Lessons in Productivity from Birds and Worms

You probably already know what the saying is that you’ll hear just from the title above, and you’re on the right track. We all know the famous adage that has been told to us by our parents weekday and even weekend mornings. This same phrase gets touted by productivity gurus around the world:

“The early bird gets the worm”

The earliest version in print appeared in 1605 in a book of proverbs by English author and historian, William Camden. It sure has a good shelf life judging by the amount of times in our lives that we hear it said.

The real questions we are going to uncover are what exactly does the phrase mean, and why is this a fundamentally wrong statement for a bulk of the population. Time to do some myth busting!

45 Second Origin Story

It’s not difficult to unpack what “the early bird gets the work” means. Worms tend to roam around at night because it is cooler and darker. Cooler is good because they need to feed (and survive) on moisture which they gather from the ground surface. Darker is especially good because there are a lot less worm-eating enemies at night.

As night turns into day, the worms burrow back underground to stay cool, moist and safe. There’s a rather simple Darwinian approach to it all.

Birds that are lucky (and instinctive) enough to rise early will get a chance to grab up some tasty breakfast for themselves and their babies as the locate some delectable worm goodness which has not been fast enough at getting below the surface.

The Human Origin Story

If you get up early, you can get to a task earlier. Earlier task completion means better productivity and goal achievement. Quite simply, you will get more done by the end of the day by getting up early. It’s simple math for the most part.

Our parents used to bang on the bedroom door at 6:45 AM to make sure we were up for school, and then at 7 AM on the weekend because “we need to get some stuff done”, right? And as your 15 year old self who rather adored extra hours of sleep tried to muscle through the noise, you were inevitably told “hey, the early bird gets the worm…if you want to make something of yourself, you have to start early”.

What isn’t covered in the math and the noisy parental wakeup lessons about task management ideals is the different patterns of productivity which have now been studied and proven out among many people both formally and informally.

Rising Early - Good for Birds, Not for Worms

If you follow Jocko Willink on Instagram you will recognize his daily post at around 4:30 AM which is marked by a photo of his watch as he gets up. Jocko made a life out of surviving and thriving in the military using structure, regimented procedures, and being task and productivity oriented with a goal of being done much of his work before most people even hear their alarm.

For Jocko, that translated to how he led himself and his platoon in and out of combat. There is no doubt that for Jocko Willink, he’s a well-fed early bird. Earned and deserved.

His tasks are the early worms. The productive goals that are checked off with fervor and passion so that his own mind and path to productivity is fed by those poor unsuspecting worms…I mean tasks.

• DATA BLOCK
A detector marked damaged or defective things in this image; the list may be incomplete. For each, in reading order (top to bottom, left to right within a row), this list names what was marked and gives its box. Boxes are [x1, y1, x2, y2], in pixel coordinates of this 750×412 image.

• PROBLEMS TO WORK ON
• a. In the article on early rising and productivity, list the three conditions that worms burrow back underground to keep.
• b. Translate this sentence from the article on early rising and productivity into French: "If you get up early, you can get to a task earlier."
• c. Go on writing the article on early rising and productivity, starting after its last sentence.

• THE RESULTS
• a. cool, moist, safe

• b. Si vous vous levez tôt, vous pouvez vous attaquer à une tâche plus tôt.

• c.
So, if you’re like Jocko Willink, you thrive on getting $h*t done, and he proves that it leads to good outcomes.

Late Worms Who Outdo the Birds

What doesn’t get told in the famous saying is that once you have a few early worms snapped up by hungry birds you have the perfect opportunity for the productive and resilient worm. Don’t read that you’re a worm because you start later and work later. It’s unfortunate that we have a worm as the example, so let’s just keep that in mind as we think of a worm as the “later is greater” worker.

Every species as a circadian rhythm which defines their sleep and wake patterns. Many (if not most) humans follow a work pattern that also aligns with the daylight cycle. Our financial markets run a strict daytime schedule, as do most “traditional businesses” which is where we got the “9 to 5” mentality from.

Stepping outside of the 9 to 5 work schedule lets us see that a lot of people may be able to let those early birds get their first feeding done and then a productive worm can work diligently through the day and into the evening or even well into the night if desired. Those tired birds are in bed already and then the real worm work can begin!

What Jocko Willink does not tell you is that he’s probably in bed by 9:30 PM on a regular basis in order to recover and fuel his 4:30 AM wakeup the following day.

Productive Hours and Personal Rhythm

There are parts of the day which are often referred to as golden hours. There are also personal patterns and work rhythms for quick tasks and deeper tasks that require specific attention and types of focus. As I’m writing this, I have to fight my inner desire to whip over to social media to see what’s happening in the world, but by spending 9-10 AM today writing this article I will prove out my mildly late worm productivity pattern is good for my personal rhythm.

Taking stock of your productivity style and personal sleep and waking rhythm is definitely going to have some variations. You may find that carving out the end of your day for deep work is better where I tend to use my early to mid-day periods for that. Your sleep pattern may look something like Jocko’s or it may be more like that graphic artist friend you have where they find they start gently and a little later but enter into an incredibly creative mind state late in the day or evening.

Having a family will certainly influence your productivity and schedule. This is the reason that a lot of people with young children have split routines for productivity. In other words, you put your much-needed attention to your kids after work and up to their bedtime 100% towards them, and then do a few things after they go to bed to knock off some productive tasks before you wind down for the night.

A Personal Lesson of Fantastic Late Worm Productivity

My roommate for many years would get up later than me and arrive at his work well into mid-morning. For some reason, my myth-filled mind of early bird wisdom used to always struggle with that because I took it as a weird personal insult that I was “up and at it” every day in a business environment and I wondered whether his work style would allow him to succeed.

The funny thing is that I really wanted him to succeed. He is a fantastic person who deserved by his own ability and effort he put towards things to be successful. What I struggled with was that we had very different productivity patterns. I was in IT operations and he was an application developer. We had different job focus, and in looking back, I realize that there were personality traits that create successful outcomes in different ways using alternate productivity schedules.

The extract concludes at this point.